Epiboxidine

Legal status
- Legal status: Investigational;

Identifiers
- IUPAC name (1R,4S,6S)-6-(3-Methylisoxazol-5-yl)-7-azabicyclo[2.2.1]heptane;
- CAS Number: 188895-96-7;
- PubChem CID: 5747670;
- ChemSpider: 4677635;
- UNII: XI646L2ARJ;
- CompTox Dashboard (EPA): DTXSID20172258 ;

Chemical and physical data
- Formula: C_{10}H_{14}N_{2}O
- Molar mass: 178.235 g·mol^{−1}
- 3D model (JSmol): Interactive image;
- SMILES CC1=NOC(=C1)[C@H]2C[C@@H]3CC[C@H]2N3;
- InChI InChI=1S/C10H14N2O/c1-6-4-10(13-12-6)8-5-7-2-3-9(8)11-7/h4,7-9,11H,2-3,5H2,1H3/t7-,8-,9+/m0/s1; Key:GEEFPQBPVBFCSD-XHNCKOQMSA-N;

= Epiboxidine =

Chemical compound

Epiboxidine is a chemical compound which acts as a partial agonist at neural nicotinic acetylcholine receptors, binding to both the α3β4 and the α4β2 subtypes. It was developed as a less toxic analogue of the potent frog-derived alkaloid epibatidine, which is around 200 times stronger than morphine as an analgesic but is deadly toxic.

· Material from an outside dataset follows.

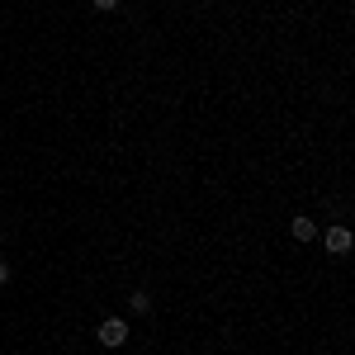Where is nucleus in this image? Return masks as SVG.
I'll list each match as a JSON object with an SVG mask.
<instances>
[{"instance_id":"obj_1","label":"nucleus","mask_w":355,"mask_h":355,"mask_svg":"<svg viewBox=\"0 0 355 355\" xmlns=\"http://www.w3.org/2000/svg\"><path fill=\"white\" fill-rule=\"evenodd\" d=\"M123 341H128V322H123V318H105V322H100V346H123Z\"/></svg>"},{"instance_id":"obj_2","label":"nucleus","mask_w":355,"mask_h":355,"mask_svg":"<svg viewBox=\"0 0 355 355\" xmlns=\"http://www.w3.org/2000/svg\"><path fill=\"white\" fill-rule=\"evenodd\" d=\"M351 246H355V237H351V227H346V223L327 227V251H331V256H346Z\"/></svg>"},{"instance_id":"obj_3","label":"nucleus","mask_w":355,"mask_h":355,"mask_svg":"<svg viewBox=\"0 0 355 355\" xmlns=\"http://www.w3.org/2000/svg\"><path fill=\"white\" fill-rule=\"evenodd\" d=\"M289 232H294V242H303V246L318 242V223H313V218H294V223H289Z\"/></svg>"},{"instance_id":"obj_4","label":"nucleus","mask_w":355,"mask_h":355,"mask_svg":"<svg viewBox=\"0 0 355 355\" xmlns=\"http://www.w3.org/2000/svg\"><path fill=\"white\" fill-rule=\"evenodd\" d=\"M128 313H137V318H142V313H152V294H142V289L128 294Z\"/></svg>"},{"instance_id":"obj_5","label":"nucleus","mask_w":355,"mask_h":355,"mask_svg":"<svg viewBox=\"0 0 355 355\" xmlns=\"http://www.w3.org/2000/svg\"><path fill=\"white\" fill-rule=\"evenodd\" d=\"M10 284V261H0V289Z\"/></svg>"},{"instance_id":"obj_6","label":"nucleus","mask_w":355,"mask_h":355,"mask_svg":"<svg viewBox=\"0 0 355 355\" xmlns=\"http://www.w3.org/2000/svg\"><path fill=\"white\" fill-rule=\"evenodd\" d=\"M90 5H95V10H114L119 0H90Z\"/></svg>"},{"instance_id":"obj_7","label":"nucleus","mask_w":355,"mask_h":355,"mask_svg":"<svg viewBox=\"0 0 355 355\" xmlns=\"http://www.w3.org/2000/svg\"><path fill=\"white\" fill-rule=\"evenodd\" d=\"M0 242H5V232H0Z\"/></svg>"}]
</instances>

Epiboxidine is around one-tenth as potent as epibatidine as an α4β2 agonist, but has around the same potency as an α3β4 agonist. It has only one-tenth of the analgesic power of epibatidine, but is also much less toxic.

== Uses ==

Despite reduced toxicity compared to epibatidine, epiboxidine itself is still too toxic to be developed as a drug for use in humans. It is used in scientific research and as a parent compound to derive newer analogues which may be safer and have greater potential for clinical development.